The Houston Chronicle in Texas. “This city is leading the way when it comes to rising home price listings. Even despite plunging oil prices. While the real estate bubble is still expected to bust, research site FindTheHome reports that the median list prices of homes in the Houston metro area are increasing more quickly than any other place in the state. In Houston, median list prices have increased 19.91 percent since last year. In Texas they’ve shot up by 6.47 percent, and in the nation that number is 12.70 percent.”

“The local median list price is currently $266,927, according to FindTheHome, much higher than Texas’ $232,455 medial list price. Compare that to the nation’s $231,543. The researchers at that site resolve this discrepancy by explaining that higher-priced homes are moving faster than lower priced homes. ‘Although more homes on the market typically means waning demand, Houston remains a seller’s market,’ FindTheHome states. ‘Home inventories across the state remained flat with no change over the last year, yet the number of homes for sale in the Houston metro area increased by seven percent even as list prices pushed higher.’”

The Midland Reporter Telegram in Texas. “As in the 1980s, falling oil prices have undercut the Lone Star State’s economic growth. But unlike the 1980s, the state’s economy is much more resilient, said Mine Yucel, senior vice president and director of research for the Federal Reserve Bank of Dallas. She acknowledged that the 60 percent drop in oil prices has taken a bite out of the Texas economy. Evidence of the contraction in the state’s energy industry is evident in employment statistics.”

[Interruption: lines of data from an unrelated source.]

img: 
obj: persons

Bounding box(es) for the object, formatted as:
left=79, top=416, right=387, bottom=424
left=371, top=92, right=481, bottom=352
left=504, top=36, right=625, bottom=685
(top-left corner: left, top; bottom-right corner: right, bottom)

“The state is forecast to lose 60,000 to 100,000 jobs this year, she said. That contraction has spread throughout the state economy, Yucel said. The state has lost 20,000 jobs in the energy sector in the first five months of this year, followed by 19,000 in manufacturing and 5,000 jobs in construction, three sectors with high-paying jobs. Construction activity has also been affected, with declines in multi-family and single-family housing starts declining.”

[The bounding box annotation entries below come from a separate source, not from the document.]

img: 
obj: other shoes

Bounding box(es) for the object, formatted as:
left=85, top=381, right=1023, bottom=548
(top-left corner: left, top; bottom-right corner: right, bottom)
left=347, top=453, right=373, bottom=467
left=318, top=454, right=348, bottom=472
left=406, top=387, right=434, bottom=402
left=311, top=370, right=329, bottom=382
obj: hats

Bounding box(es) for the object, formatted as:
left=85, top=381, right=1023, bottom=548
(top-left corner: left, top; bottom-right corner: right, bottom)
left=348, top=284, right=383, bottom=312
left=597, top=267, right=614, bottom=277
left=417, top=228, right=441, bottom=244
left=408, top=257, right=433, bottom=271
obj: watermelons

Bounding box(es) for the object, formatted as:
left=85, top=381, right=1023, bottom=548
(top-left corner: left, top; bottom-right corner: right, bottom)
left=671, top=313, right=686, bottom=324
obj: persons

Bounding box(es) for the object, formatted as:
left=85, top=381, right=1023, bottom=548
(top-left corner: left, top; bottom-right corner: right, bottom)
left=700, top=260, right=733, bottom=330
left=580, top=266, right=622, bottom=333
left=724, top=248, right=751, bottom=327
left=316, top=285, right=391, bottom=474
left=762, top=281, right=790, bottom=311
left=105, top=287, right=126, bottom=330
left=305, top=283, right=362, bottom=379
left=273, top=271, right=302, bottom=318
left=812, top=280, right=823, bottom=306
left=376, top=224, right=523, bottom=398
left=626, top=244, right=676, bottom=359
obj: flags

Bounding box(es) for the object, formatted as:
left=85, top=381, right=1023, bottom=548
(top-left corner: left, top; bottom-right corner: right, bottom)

“‘We’re all aware China’s growth is slowing. And it’s not just China. It’s Korea, it’s southeast Asia. That gap between demand and supply will remain open longer than we’d hoped. Instead of 18 months to bring supply and demand back into balance, it may be two or three years,’ said Steve Pruett, chief executive officer of Elevation Resources.”

“Bobby Burns, president of the Midland Chamber of Commerce, said Texas has handled the downturn ‘very well,’ as has Midland. ‘We’re still stable, we’re still strong. Although the foot is off the gas pedal, we’re still moving forward.’ He pointed to Midland’s continued strong housing prices and said that ‘hotel rates are still amazingly strong.’”

Business Day on Dubai. “It is another round of knocks for investors in the Dubai housing market as the market has slumped again. The reality now is that demand is low, prices are down and the market is festered with high vacancy rate. The Guide, a research house dedicated to residential property, covering market trends in 101 countries, in its Q1 2015 global property report noted that the Dubai housing market started to recover in Q2 2012 with double-digit house price increases.”

“‘Demand is now plunging. During the year to April 2015, property transactions, both in number and value, plunged by 51.8 percent and 37.1 percent respectively,’ the report revealed, quoting real estate consultant, Jones Lang LaSalle, and the ratings agency, Standard & Poor’s, as expecting that average house prices in the emirate could fall by between 10 percent and 20 percent this year.”